== EXTRACT PROVIDED ==
◆ ◆ ◆ ◆ ◆

There comes a hurried knock at the door, like that of a pursuivant; all start up and listen – like deer when they hear the huntsmen. We leave our food and commend ourselves to God in a brief ejaculation, nor is word or sound heard till the servants come to say what the matter is. If it is nothing, we laugh at our fright.14
It is surprising that the Vauxes were not targeted with the Treshams and the other recusant families whose homes were raided on 27 August 1584 in a major crackdown on Catholic centres in and around London.15 Perhaps Burghley’s friendly shadow was behind the omission, or perhaps a decision was made to observe the family from within. According to Thomas Dodwell, a renegade priest in the pay of the government, Henry Vaux was keeping ‘in manner of a serving man one Bridge alias Gratley, a seminary priest’. What Dodwell did not mention, and probably did not know, was that Gratley was himself a government spy. It was, perhaps, on the recommendation of the unsuspecting Henry Vaux that he soon became chaplain to the Earl of Arundel, a recent convert to Catholicism. In April 1585, the Earl wrote to Queen Elizabeth explaining his decision to forsake his family, friends and property for a life on the Continent ‘without danger of my conscience, without offence to your Majesty, without this servile abjection to mine enemies & without the daily peril to my life’. He did not make it beyond the Channel. He was captured in his boat and taken to the Tower of London, where, a decade later, he would die. Gratley had betrayed him and, unfortunately for the Vauxes, he was not the only spy in their midst.16
*
On 10 July 1584, William of Orange, the Dutch resistance leader and Protestant figurehead, was assassinated. He was shot in the chest by a Catholic fanatic, who said ‘he had done an act acceptable to God … and that for so doing, he was confident that he should be sanctified and received into the heavens into the first place near to God’.17 It transpired that Philip II of Spain had offered a bounty for Orange’s death. Two months later the city of Ghent succumbed to Philip’s general, the Duke of Parma. The grim spectre of Spanish victory in the Low Countries – and consequently of Habsburg control of the North Sea coastline – loomed large. The Duke of Guise’s Catholic League looked set to dominate affairs in France and by the end of the year it had concluded an alliance with Spain to prevent the succession of the Protestant heir. The forces of international Catholicism were arguably more militant and menacing than at any previous time in Elizabeth’s reign. Her government braced itself for war.

◆ ◆ ◆ ◆ ◆

== RECORDS PROVIDED ==
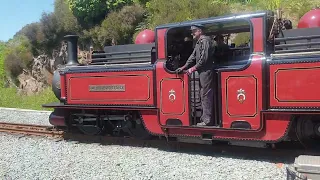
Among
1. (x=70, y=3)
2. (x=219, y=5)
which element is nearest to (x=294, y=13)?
(x=219, y=5)

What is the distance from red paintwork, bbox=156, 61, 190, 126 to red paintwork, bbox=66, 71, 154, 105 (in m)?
0.19

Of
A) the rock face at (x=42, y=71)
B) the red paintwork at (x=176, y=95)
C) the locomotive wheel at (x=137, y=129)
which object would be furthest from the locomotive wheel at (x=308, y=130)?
the rock face at (x=42, y=71)

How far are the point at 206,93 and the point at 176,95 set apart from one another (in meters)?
0.55

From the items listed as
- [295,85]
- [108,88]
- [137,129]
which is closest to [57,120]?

◆ ◆ ◆ ◆ ◆

== DIRECTIONS ==
a - Put the entries from the line containing "From the items listed as" through the last line of the entries, inclusive, into a Markdown table with the columns Num and Content, numbering the rows and leaving out any blank lines.
b - Write what comes next in the passage on the Vaux family and Elizabethan Catholics.

== RESULTS BY TASK ==
a -
| Num | Content |
|---|---|
| 1 | From the items listed as |
| 2 | - [295,85] |
| 3 | - [108,88] |
| 4 | - [137,129] |
| 5 | which is closest to [57,120]? |

b -
For many Protestants, ‘the enemy within’ was just as threatening. Catholic polemic had become noticeably more offensive and there was a steady stream of intelligence leading to further intrigues on behalf of Mary Stuart. Some plots were obscure: we may never fathom the true intentions of puffed-up William Parry, a government agent, turned Parliamentarian, turned freelance adventurer, who became ensnared in his own trap to expose disloyalty within the Catholic community. Other designs on Elizabeth’s life were frighteningly simple: John Somerville seems only to have had a ‘frantic humour’ and a pistol in his pocket when he set off from Warwickshire to kill the Queen.18 But as the fate of William of Orange highlighted, it only took one extremist, bent on martyrdom and blind to worldly consequence, to effect an assassination. The thread upon which hung the safety of the Queen, and that of her subjects, was frail indeed. In the autumn of 1584, Burghley and Walsingham discussed ways of making it a little stronger.
They came up with the ‘Bond of Association’, a national covenant to protect the Queen and defend the Protestant establishment. The signatories, who numbered in the thousands, pledged as members of ‘one firm and loyal society’ to pursue, ‘as well by force of arms as by all other means of revenge’, anyone who tried to harm the Queen or anyone ‘for whom any such detestable act shall be attempted or committed’. In effect, the Bond turned subscribers into vigilantes, obliging them, if circumstance arose, to form a lynch mob against Mary Stuart or any other ‘pretended successor’, regardless of whether they had connived in a plot or not.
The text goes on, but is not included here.